Letters, calls and the roar of the crowd:
H. L. Suprine, Baltimore: I think your column of 8/16 was most disgusting. And what does it say about you personally? Your column should be relegated to the back pages, if not discontinued entirely.
COMMENT: I write nearly 200 columns per year, many of which are disgusting, and I cannot be expected to remember them by date.
It is therefore important for letter writers to let me know which disgusting column they are talking about.
I admit this is often not easy. If you can't figure out what the subject of the column was, try summarizing the first paragraph.
If you can't summarize the first paragraph, or if you are unable to read that far into the column, chances are I thought the column was disgusting, too, and already agree with you.
Carolyn D. Lyons, Catonsville: Although you may see Pee-wee's behavior as perfectly acceptable, there are some experts in the field of psychiatry who would consider it deviate. There are also psychiatrists who would say his behavior might lead to perversion and to the ultimate tragedy of injury to himself or others.
COMMENT: I have no doubt that you could find a psychiatrist to say just about anything. But if touching yourself leads to perversion or ultimate tragedy, I'd say the world is in big, big trouble.
That's because every survey I have seen indicates there are an awful lot of people out there who have touched themselves at one time or another.
Many of them, I am told, have not gone crazy. And a few haven't even grown hair on their palms.
Anne R. Valenti, Glen Burnie: I am six months pregnant with what is, as far as I know, a healthy fetus. However, if the need would arise for termination of this pregnancy, I would be grateful for having the right to decide for myself whether to have an abortion.
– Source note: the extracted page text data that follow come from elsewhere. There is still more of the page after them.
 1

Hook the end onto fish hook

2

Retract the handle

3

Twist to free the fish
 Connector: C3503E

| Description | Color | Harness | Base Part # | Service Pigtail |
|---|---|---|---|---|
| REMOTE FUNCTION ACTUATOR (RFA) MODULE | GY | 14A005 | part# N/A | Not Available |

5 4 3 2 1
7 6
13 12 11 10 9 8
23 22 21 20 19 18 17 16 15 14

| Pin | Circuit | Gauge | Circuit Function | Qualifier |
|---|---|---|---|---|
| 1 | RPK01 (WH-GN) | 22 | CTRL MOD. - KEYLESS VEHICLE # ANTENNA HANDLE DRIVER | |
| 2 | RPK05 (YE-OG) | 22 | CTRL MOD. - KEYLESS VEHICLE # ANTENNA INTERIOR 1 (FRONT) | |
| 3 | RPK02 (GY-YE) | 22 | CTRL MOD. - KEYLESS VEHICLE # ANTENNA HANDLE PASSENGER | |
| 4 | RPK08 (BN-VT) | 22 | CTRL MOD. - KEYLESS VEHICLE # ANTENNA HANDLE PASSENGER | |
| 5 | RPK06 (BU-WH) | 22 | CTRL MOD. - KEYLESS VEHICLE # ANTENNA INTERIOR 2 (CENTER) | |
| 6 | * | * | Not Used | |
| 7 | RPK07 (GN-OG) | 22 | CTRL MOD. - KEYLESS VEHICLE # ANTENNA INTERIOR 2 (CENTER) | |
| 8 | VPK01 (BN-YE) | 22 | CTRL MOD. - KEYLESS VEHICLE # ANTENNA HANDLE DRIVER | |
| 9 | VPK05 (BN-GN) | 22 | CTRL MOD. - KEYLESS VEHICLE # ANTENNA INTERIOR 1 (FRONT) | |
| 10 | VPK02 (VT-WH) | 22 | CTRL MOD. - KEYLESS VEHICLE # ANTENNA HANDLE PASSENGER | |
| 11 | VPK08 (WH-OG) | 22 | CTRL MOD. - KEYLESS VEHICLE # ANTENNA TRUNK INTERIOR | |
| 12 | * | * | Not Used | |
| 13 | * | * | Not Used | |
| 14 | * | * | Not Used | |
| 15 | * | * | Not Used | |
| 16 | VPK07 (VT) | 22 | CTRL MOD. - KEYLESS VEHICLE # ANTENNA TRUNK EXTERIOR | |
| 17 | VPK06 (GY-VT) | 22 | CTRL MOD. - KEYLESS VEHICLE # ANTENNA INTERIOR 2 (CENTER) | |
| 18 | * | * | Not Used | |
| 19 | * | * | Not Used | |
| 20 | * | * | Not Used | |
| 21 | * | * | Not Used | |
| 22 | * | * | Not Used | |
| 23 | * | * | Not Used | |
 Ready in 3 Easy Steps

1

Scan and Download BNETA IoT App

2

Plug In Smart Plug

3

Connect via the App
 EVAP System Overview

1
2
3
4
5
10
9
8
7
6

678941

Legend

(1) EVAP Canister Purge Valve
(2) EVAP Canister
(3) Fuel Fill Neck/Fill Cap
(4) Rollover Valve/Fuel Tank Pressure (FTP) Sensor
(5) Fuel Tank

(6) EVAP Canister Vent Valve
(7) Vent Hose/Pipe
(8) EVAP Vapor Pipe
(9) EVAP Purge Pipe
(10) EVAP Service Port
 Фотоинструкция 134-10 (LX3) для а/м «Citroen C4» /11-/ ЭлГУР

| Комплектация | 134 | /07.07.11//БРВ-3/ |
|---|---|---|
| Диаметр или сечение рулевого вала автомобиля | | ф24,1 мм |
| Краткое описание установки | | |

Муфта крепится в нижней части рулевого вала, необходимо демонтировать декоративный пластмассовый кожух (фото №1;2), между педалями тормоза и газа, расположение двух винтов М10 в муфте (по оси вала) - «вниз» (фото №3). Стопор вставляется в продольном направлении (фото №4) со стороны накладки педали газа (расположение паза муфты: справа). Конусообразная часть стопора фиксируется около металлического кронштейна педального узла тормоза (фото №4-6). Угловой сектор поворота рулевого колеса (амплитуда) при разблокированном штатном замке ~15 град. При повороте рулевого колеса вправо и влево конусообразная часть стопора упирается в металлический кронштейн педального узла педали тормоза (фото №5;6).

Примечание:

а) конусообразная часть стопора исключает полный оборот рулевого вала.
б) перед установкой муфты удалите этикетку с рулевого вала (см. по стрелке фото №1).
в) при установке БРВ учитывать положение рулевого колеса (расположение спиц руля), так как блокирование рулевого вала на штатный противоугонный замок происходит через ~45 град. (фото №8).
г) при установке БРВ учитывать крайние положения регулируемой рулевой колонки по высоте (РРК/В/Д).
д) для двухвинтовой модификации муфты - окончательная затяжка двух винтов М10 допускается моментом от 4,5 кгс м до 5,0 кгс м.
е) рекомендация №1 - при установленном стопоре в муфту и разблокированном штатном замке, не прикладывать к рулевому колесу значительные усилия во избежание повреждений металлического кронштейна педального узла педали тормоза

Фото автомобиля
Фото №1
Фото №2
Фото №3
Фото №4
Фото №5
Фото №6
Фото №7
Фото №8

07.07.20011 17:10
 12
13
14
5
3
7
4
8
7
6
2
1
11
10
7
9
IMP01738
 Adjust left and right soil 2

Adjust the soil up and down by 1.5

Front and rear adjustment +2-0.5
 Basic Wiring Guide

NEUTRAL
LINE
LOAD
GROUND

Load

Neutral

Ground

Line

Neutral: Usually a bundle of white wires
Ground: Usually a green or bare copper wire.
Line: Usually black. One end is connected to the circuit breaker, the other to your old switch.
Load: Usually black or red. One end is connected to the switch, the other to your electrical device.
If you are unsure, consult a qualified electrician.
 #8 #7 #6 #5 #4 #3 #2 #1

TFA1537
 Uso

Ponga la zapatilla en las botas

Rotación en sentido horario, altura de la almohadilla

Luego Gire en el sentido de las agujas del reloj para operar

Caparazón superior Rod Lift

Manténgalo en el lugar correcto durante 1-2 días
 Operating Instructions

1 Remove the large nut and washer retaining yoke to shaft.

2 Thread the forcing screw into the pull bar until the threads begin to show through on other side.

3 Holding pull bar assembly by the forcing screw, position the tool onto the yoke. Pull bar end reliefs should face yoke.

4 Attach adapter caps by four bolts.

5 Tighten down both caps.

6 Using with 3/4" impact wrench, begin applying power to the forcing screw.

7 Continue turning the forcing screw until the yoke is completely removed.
COMMENT: Just who the heck do you think you are? Who says you get to decide? Surely it makes much more sense to let a mob of strangers in Wichita, Kan., decide for you. And while they're at it, let's have them decide for every woman in America. Those people in the mob sure seem to have plenty of time on their hands.
Irvin Spivack, President, Spivack Advertising, Pikesville: Please tell me who to contact at the Baltimore Orioles office. I'm very interested in purchasing the team.
I figure once Barry Levinson and Boogie Weinglass purchase the Orioles, during the seventh-inning stretch we'll get to see some Hollywood stars. Or maybe they'll interrupt the game and talk to us about the "Diner" days.
Now, Jack Luskin and his nephew Stephen L. Miles have discussed publicly the purchase. I can see it now! Every time one of our Orioles hits a home run, the DiamondVision, now in the shape of a refrigerator, opens up and a gavel comes down and the announcer says: "Let's talk about it."
What a joke. As the owner of an advertising agency, I can't believe I didn't jump on the publicity bandwagon. Isn't it a shame that people need that constant exposure to keep their egos flying? Maybe we'll get lucky and find someone who is really interested in buying the Orioles and putting his money where his mouth is.
COMMENT: I doubt it. It is so expensive to buy a major league franchise these days that few except the super rich can afford to tie up their money that way. All the guys you named in your letter are doing very nicely. None of them is super rich or even near it. None of them is in the league of an Eli Jacobs, the current Orioles owner, who mildly speculated some weeks ago that he might sell the team in order to give himself more time for reading.
My prediction is that when all is said and done and the new ballpark opens, Jacobs will keep the team and just hire someone to read to him in his sky box.
Charles E. Morgan, Baltimore: In your column on air traffic controllers, you went on to say that the average salary of a baseball player is $180,000 a year and they went on strike and nobody hated them.
Let me make it perfectly clear to you I think baseball players stink and I for one hate them and will not watch any game even if it is on TV and free.
COMMENT: You think you're angry now? Hold onto your hat. As I said in the column, that $180,000 figure was what the average baseball player was making 10 years ago, at the time of the air traffic controller's strike.
Today, the average major league salary exceeds $890,000 a year.
But I think you are suffering from what a friend of mine calls "old anger." He believes that if you are angry about something for more than a year, you should just let it go and not let it eat you up.
Baseball players do make a whole lot of dough. But so do rock stars and orthodontists, and who would you rather be stuck in an elevator with? Axl Rose, your orthodontist or Cal Ripken? Me, I'd go for Cal every time.
In any case, Charles, try to do what I do: Get rid of your old anger so you can make room for new anger.